QUOTED PASSAGE
▶
The LIFE-IP 4 NATURA project is moving forward with another important action, the selection of Natura 2000 sites for  the pilot implementation of management plans. The selected sites are within the geographical boundaries of project partner administrative authorities, namely the Region of Attica, the Region of Crete, the Region of Eastern Macedonia & Thrace and the Decentralized Administration of Epirus – Western Macedonia.

Management Plans are prepared in the context of the ongoing project “Preparation of Special Environmental Studies, Presidential Decrees drafts and Management Plans’ Ministerial Decisions for Natura 2000 network in Greece”. This project is the main complementary action of the integrated LIFE-IP 4 NATURA project.

As part of the action, the three Regions and the Decentralized Administration organized online workshops in May and June (24, 25, 26/05/2021 and 11/06/2021), in order to present and prioritize the project’s forty Natura 2000 areas eligible for management plan pilot implementation.

The invitation was well received by stakeholders, and important actors for the management plan implementation participated in the dialogue (regional and decentralized administration’s representatives, municipalities’ representatives, scientific bodies, Management Bodies, NGOs etc.). All the participants were informed about the project action, the specific importance of each of the eligible Natura 2000 sites and the management plan outline by the coordinator of the “Preparation of Special Environmental Studies, Presidential Decrees drafts and Management Plans’ Ministerial Decisions for Natura 2000 network in Greece” project.

Various criteria were taken into account and discussed with the participating bodies in order to prioritize the eligible Natura 2000 areas and select three for each Region and Decentralized administration. Examples of the criteria applied are the areas’ ecological value (the presence of species and types of habitats of EU interest, endemic species, etc.), ecosystem variety, ecosystem services, protection needs (pressures and threats, degraded habitats and ecosystems), other protection regimes, any synergies with other management plans, local bodies cooperation potential, (e.g. product origin labelling),  other projects and management actions that have been implemented or are being implemented in the eligible areas etc.

The workshops’ outcome was three selected areas per region and decentralized administration. The outcomes and selected sites were presented at a dedicated meeting of the Project Management Committee. Further application of selection criteria like assessment of degree of priority and implementation potential combined with constructive discussion between Committee members led to the development of the final proposal. The final proposal consists of one Natura 2000 site per region and decentralized administration.

The four Natura 2000 sites selected for the pilot implementation of management plan in the framework of IP 4 NATURA project are briefly presented below.
◀
WHAT TO DO
Please answer these questions from the LIFE-IP 4 NATURA update:
(a) How many Natura 2000 areas were eligible for management plan pilot implementation?
(b) At what meeting were the workshop outcomes and selected sites presented?
(c) How many sites per region and decentralized administration does the final proposal include?
The rows after this text come from a separate source.

RECORDED DATA
▶
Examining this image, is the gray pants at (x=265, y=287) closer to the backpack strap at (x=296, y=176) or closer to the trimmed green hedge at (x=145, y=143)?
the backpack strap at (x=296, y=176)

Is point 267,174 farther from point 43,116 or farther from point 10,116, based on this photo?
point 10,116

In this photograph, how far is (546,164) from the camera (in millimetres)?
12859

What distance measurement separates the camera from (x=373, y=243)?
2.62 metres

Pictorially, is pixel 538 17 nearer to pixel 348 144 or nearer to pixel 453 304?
◀
THE SOLUTION
(a) Forty.
(b) A dedicated meeting of the Project Management Committee.
(c) One Natura 2000 site per region and decentralized administration.